Да, наверное, она должна была. Но что делать – среда обитания оказывает влияние на жизнь, формирует взгляды. Никуда от этого не денешься. Глядя на жизнь мамы и тети Ляли, Нина поневоле делала для себя выбор. И подсознательно – какое там еще у девчонки сознание! – строила себе мосты в этот выбор. Что-то шевелилось внутри, протест какой-то. Протест против тусклых маминых глаз, против «гордости» за мамины руки, против отцовской ненависти к ухоженному и обаятельному дяде Пете…

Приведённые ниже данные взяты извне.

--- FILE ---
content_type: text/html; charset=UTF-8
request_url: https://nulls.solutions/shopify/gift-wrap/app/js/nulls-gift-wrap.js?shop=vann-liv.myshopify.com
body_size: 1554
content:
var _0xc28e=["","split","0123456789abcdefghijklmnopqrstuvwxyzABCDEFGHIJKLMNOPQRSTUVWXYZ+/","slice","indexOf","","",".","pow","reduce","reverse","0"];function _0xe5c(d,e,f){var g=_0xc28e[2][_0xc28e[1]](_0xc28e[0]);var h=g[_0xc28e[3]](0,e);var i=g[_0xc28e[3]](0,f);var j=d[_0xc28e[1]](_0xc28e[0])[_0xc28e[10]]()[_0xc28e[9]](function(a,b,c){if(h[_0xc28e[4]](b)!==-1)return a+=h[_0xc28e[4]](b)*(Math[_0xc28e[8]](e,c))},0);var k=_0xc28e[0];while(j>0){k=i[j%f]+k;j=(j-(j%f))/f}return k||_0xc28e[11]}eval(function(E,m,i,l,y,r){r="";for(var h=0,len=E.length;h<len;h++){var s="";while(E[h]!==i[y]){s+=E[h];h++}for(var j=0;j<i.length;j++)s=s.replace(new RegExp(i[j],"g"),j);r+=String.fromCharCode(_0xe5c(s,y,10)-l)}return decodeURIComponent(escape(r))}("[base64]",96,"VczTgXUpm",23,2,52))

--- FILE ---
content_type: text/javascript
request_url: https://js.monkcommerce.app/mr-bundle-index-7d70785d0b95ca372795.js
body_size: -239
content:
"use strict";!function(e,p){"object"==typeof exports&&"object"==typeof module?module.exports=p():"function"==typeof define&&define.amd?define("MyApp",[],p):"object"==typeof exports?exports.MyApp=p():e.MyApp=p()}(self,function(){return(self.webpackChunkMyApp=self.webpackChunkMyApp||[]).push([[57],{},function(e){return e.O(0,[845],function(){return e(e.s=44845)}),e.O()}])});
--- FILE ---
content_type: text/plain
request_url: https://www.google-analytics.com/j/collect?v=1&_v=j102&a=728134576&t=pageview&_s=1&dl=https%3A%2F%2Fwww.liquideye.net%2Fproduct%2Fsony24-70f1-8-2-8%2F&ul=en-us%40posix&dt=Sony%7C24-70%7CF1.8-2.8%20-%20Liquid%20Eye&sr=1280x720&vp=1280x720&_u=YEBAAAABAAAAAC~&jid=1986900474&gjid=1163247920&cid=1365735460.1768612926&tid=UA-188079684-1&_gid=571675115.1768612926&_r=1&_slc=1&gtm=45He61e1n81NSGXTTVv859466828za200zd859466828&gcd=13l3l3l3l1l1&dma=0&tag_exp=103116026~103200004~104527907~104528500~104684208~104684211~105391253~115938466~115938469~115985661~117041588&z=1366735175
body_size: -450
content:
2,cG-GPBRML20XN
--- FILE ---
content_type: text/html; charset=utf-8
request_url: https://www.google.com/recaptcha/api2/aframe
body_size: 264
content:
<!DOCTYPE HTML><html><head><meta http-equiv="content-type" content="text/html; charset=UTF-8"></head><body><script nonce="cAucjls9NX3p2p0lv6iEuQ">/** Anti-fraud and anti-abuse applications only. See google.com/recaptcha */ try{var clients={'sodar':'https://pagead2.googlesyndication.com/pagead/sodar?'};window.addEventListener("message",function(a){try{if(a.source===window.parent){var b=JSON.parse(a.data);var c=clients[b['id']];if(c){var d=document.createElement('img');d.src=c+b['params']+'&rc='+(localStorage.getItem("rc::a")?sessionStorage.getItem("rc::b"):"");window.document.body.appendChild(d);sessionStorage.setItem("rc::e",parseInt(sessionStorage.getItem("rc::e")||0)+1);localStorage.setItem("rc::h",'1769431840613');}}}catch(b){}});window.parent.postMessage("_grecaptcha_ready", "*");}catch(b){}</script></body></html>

Может, именно из этого протеста и выросло в ней некое чистоплюйство в отношении к собственной плоти. А может, романтические герои Франсуазы Саган сделали свое черное дело. Надо было как-то определяться в предложенных жизненных обстоятельствах – совсем не романтических… Надо было идти на компромисс. А как же иначе? В школьной тусовке ее бы с романтизмом точно не поняли. Отвергли бы, назвали «чучелом». И потому – хочешь не хочешь, а в девчачьих пересудах ей приходилось участвовать, особенно в старших классах. Ох уж эти пересуды-обсуждения! Из них напрямую вытекало, что у каждой уважающей себя девчонки непременно должно случиться «это самое», и чем раньше, тем лучше. Как статус успешности в школьной тусовке. А иначе – никак. Надо, и все тут. Пришлось искать выход – придумывать себе легенду в образе соседа-студента, с которым якобы «это самое» благополучно и свершилось. Даже пришлось прилепить к легенде некоторые подробности. Было, между прочим, в этих подробностях и целование рук – походя, мимоходом… Прихожу, мол, к нему – руки целует, ухожу – руки целует… Во дурак, да? Девчонки ржали, но верили. А зря верили. Так и получилось, что пронесла она свою девственность через школьные годы, через строительный колледж, куда поступила-таки по настоянию папы и мамы, и вручила Никите подарком… Хотя – почему вручила? И мысли об этом не было – вручить, тем более получить за такой подарок дивиденды. Как-то само собой все произошло. В тот миг и не думалось… Потому что влюбилась, с первого взгляда, бесповоротно. Наверное, навсегда…
А соседи потом засобирались уезжать, как дядя Петя говорил – за бугор сваливать. Вроде того – родственники в Америке отыскались, зовут… Хотя папа уверенно рубил воздух ладонью – врет, все врет, откуда у советского человека родственники в Америке? Наворовал, а теперь еще и родину продать хочет! Или от бандюганов сбегает, с которыми барышом не поделился! Все, все они одним миром мазаны!
И очень обозлился, когда дядя Петя мирно предложил ему комнату выкупить. Набычился, побагровел лицом:
– Я?! Я – выкупить? Это с каких хренов, интересно, ты мне такое, честному рабочему человеку, предлагать смеешь? Да я всю жизнь на государство пахал, я эту вашу комнату давно заработал, мне она и без того положена!